SELECTED TEXT —
----------------

Note: you may need to restart the kernel to use updated packages.


<a id="tutorial"></a>
### Tutorial


In [72]:
import io
import numpy as np

import torch.nn.init as init
import torch.utils.model_zoo as model_zoo
import torch.onnx

from torch import nn

In [73]:
class SuperResolutionNet(nn.Module):
    def __init__(self, upscale_factor: int):
        """Super Resolution Network for increasing the resolutiono of images

        Args:
            upscale_factor (int): The factor by which the image resolution is increased
        """
        super(SuperResolutionNet, self).__init__()
        batch_size = 1 # Batch size
        num_filters = 64 # number of filters
        kernel_size_in = 5 # 5x5 kernel for input convolution
        kernel_size_hl = 3 # 3x3 kernel for hidden layer convolution
        stride = 1 # stride of the convolution
        padding_in = 2 # padding for input convolution
        padding_hl = 1 # padding for hidden layers

        self.relu = nn.ReLU()
        self.conv1 = nn.Conv2d(batch_size, num_filters, kernel_size_in, stride, padding_in)
        self.conv2 = nn.Conv2d(num_filters, num_filters, kernel_size_hl, stride, padding_hl)
        self.conv3 = nn.Conv2d(num_filters, num_filters//2, kernel_size_hl, stride, padding_hl)

----------------

STUDY MATERIAL —
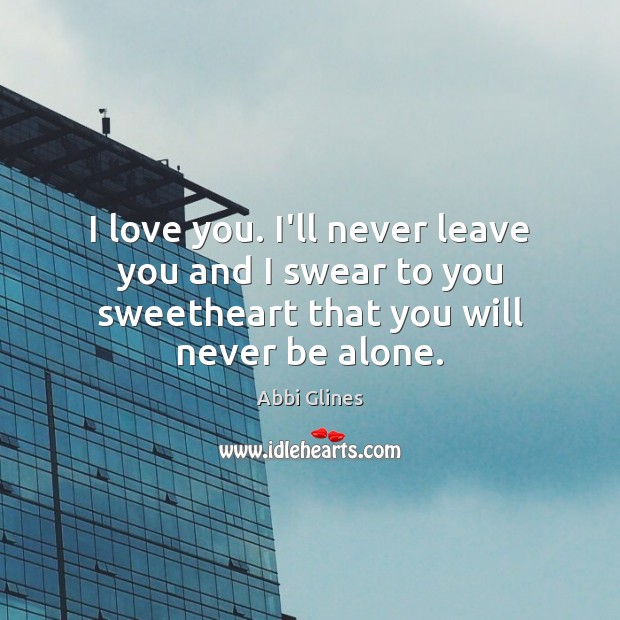 I love you. I’ll never leave you and I swear to you Abbi Glines Picture Quote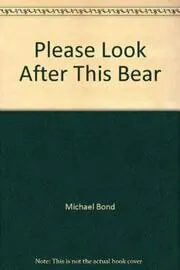 Book cover for "Please Look After This Bear" by Michael Bond
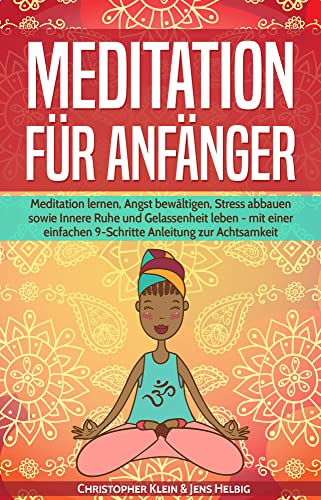 Meditation für Anfänger: Meditation lernen, Angst bewältigen, Stress abbauen sowie Innere Ruhe und Gelassenheit leben - mit einer einfachen 9-Schritte Anleitung für zur Achtsamkeit von KLHE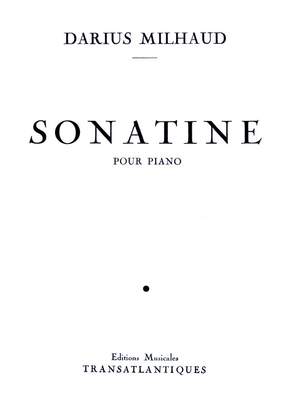 Darius Milhaud: Sonatine, Op. 354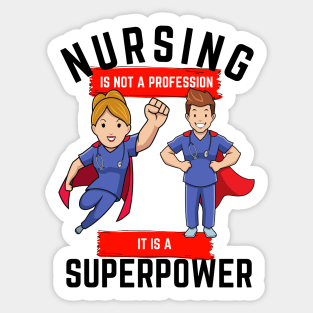 Nursing is not a profession it is a superpower Sticker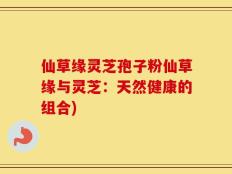 仙草缘灵芝孢子粉仙草缘与灵芝：天然健康的组合)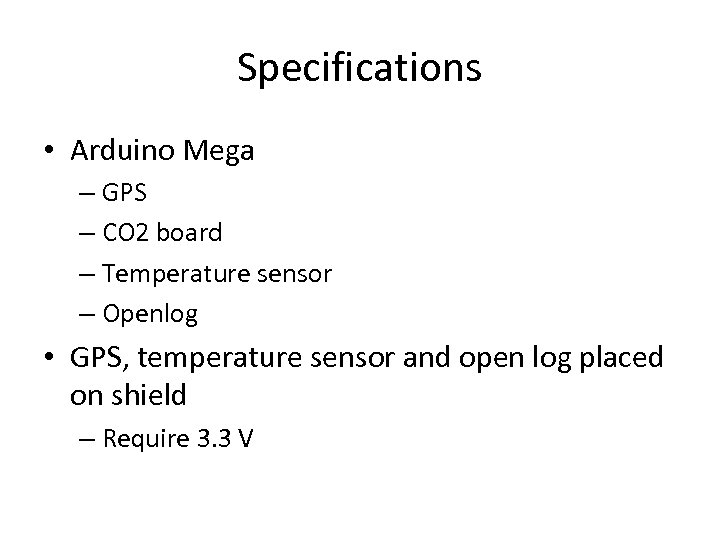 Specifications • Arduino Mega – GPS – CO 2 board – Temperature sensor –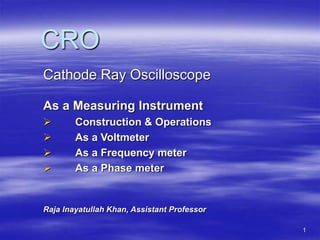 1
CRO
Cathode Ray Oscilloscope
As a Measuring Instrument
 Construction & Operations
 As a Voltmeter
 As a Frequency meter
 As a Phase meter
Raja Inayatullah Khan, Assistant Professor
 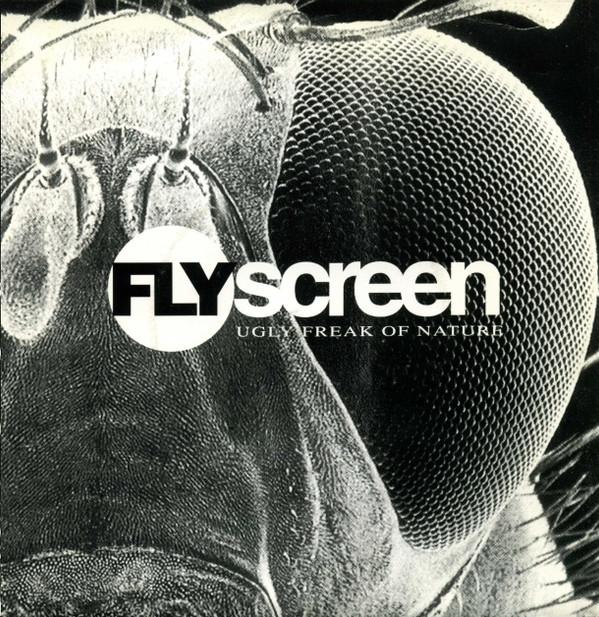 Flyscreen - Ugly Freak Of Nature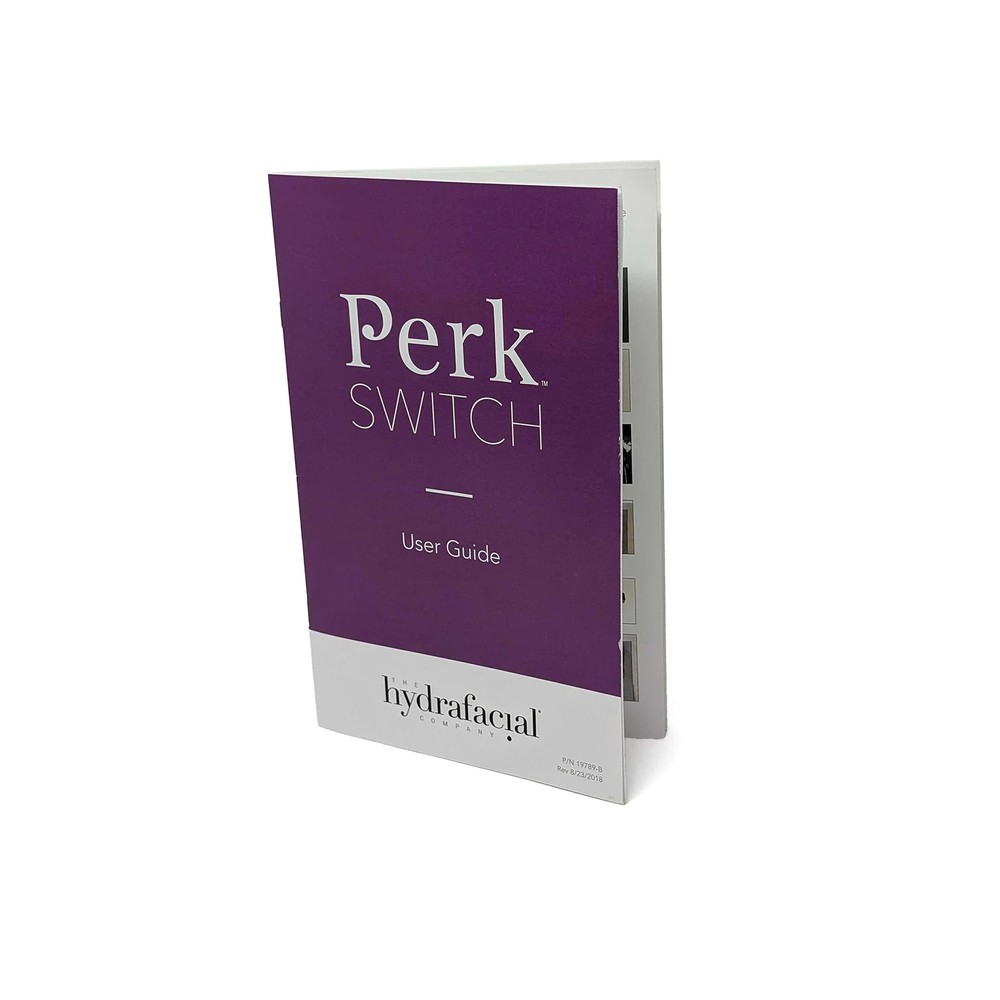 Hydrafacial Perk Switch User Guide PN: 19789-B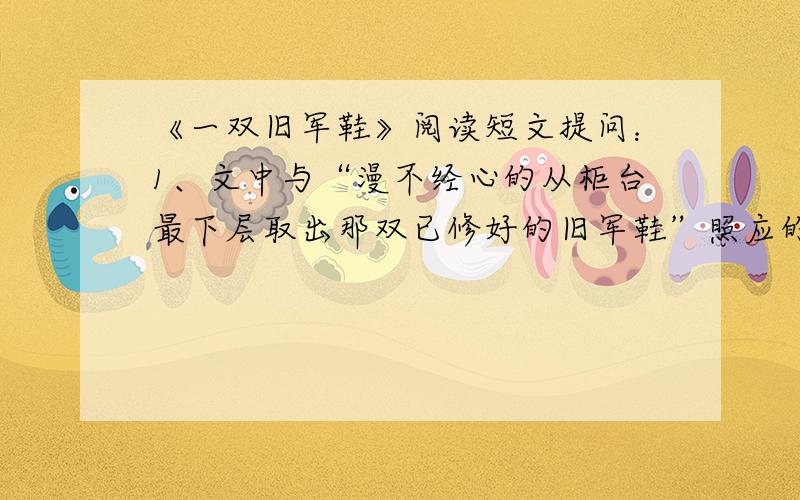 《一双旧军鞋》阅读短文提问：1、文中与“漫不经心的从柜台最下层取出那双已修好的旧军鞋”照应的句子是...2、“鞋匠恭恭敬敬地把这双旧军鞋放在最上层.他久久的凝视着.”此时鞋匠会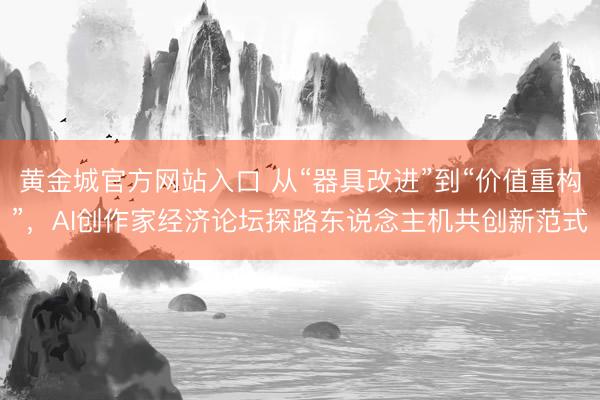 黄金城官方网站入口 从“器具改进”到“价值重构”,AI创作家经济论坛探路东说念主机共创新范式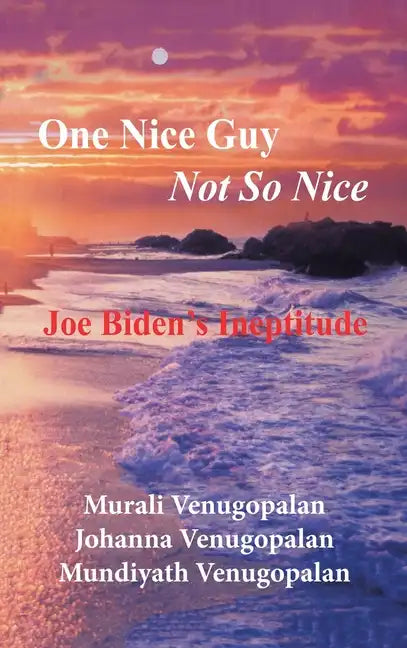 One Nice Guy Not so Nice: Joe Biden's Ineptitude - Hardcover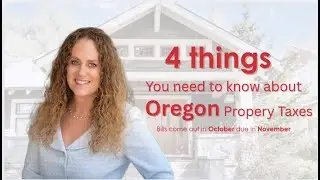 4 Things You Need to Know About Oregon Property Taxes
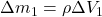 \Delta m_1=\rho \Delta V_1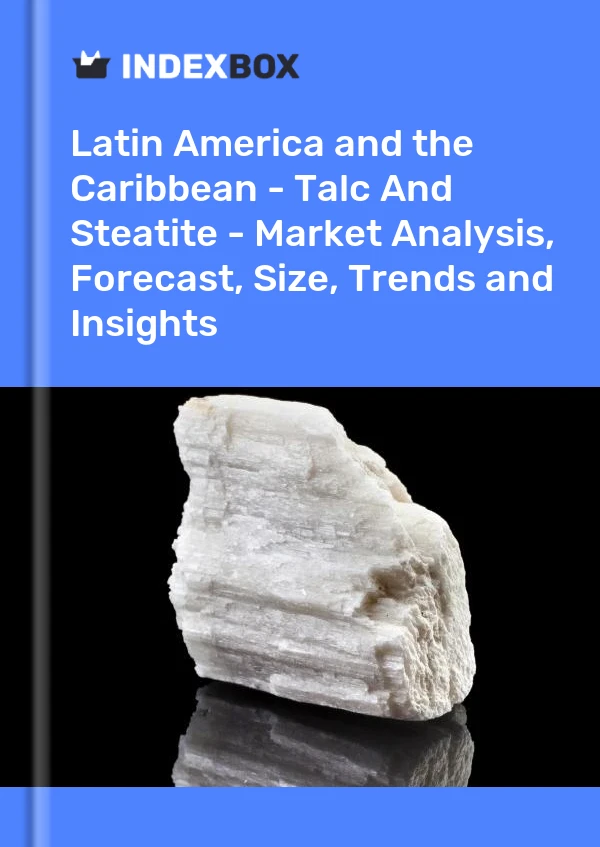 Report Latin America and the Caribbean - Talc and Steatite - Market Analysis, Forecast, Size, Trends and Insights for 499$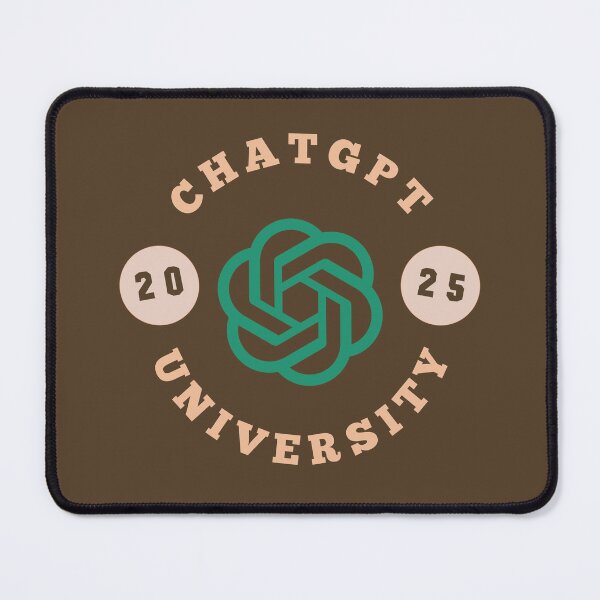 Item preview, ChatGPT UNIVERSITY 2025 designed and sold by teacherpeiyuan.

----------------

Extract the whole super-resolution notebook excerpt from above, copying every line word for word.

Note: you may need to restart the kernel to use updated packages.


<a id="tutorial"></a>
### Tutorial


In [72]:
import io
import numpy as np

import torch.nn.init as init
import torch.utils.model_zoo as model_zoo
import torch.onnx

from torch import nn

In [73]:
class SuperResolutionNet(nn.Module):
    def __init__(self, upscale_factor: int):
        """Super Resolution Network for increasing the resolutiono of images

        Args:
            upscale_factor (int): The factor by which the image resolution is increased
        """
        super(SuperResolutionNet, self).__init__()
        batch_size = 1 # Batch size
        num_filters = 64 # number of filters
        kernel_size_in = 5 # 5x5 kernel for input convolution
        kernel_size_hl = 3 # 3x3 kernel for hidden layer convolution
        stride = 1 # stride of the convolution
        padding_in = 2 # padding for input convolution
        padding_hl = 1 # padding for hidden layers

        self.relu = nn.ReLU()
        self.conv1 = nn.Conv2d(batch_size, num_filters, kernel_size_in, stride, padding_in)
        self.conv2 = nn.Conv2d(num_filters, num_filters, kernel_size_hl, stride, padding_hl)
        self.conv3 = nn.Conv2d(num_filters, num_filters//2, kernel_size_hl, stride, padding_hl)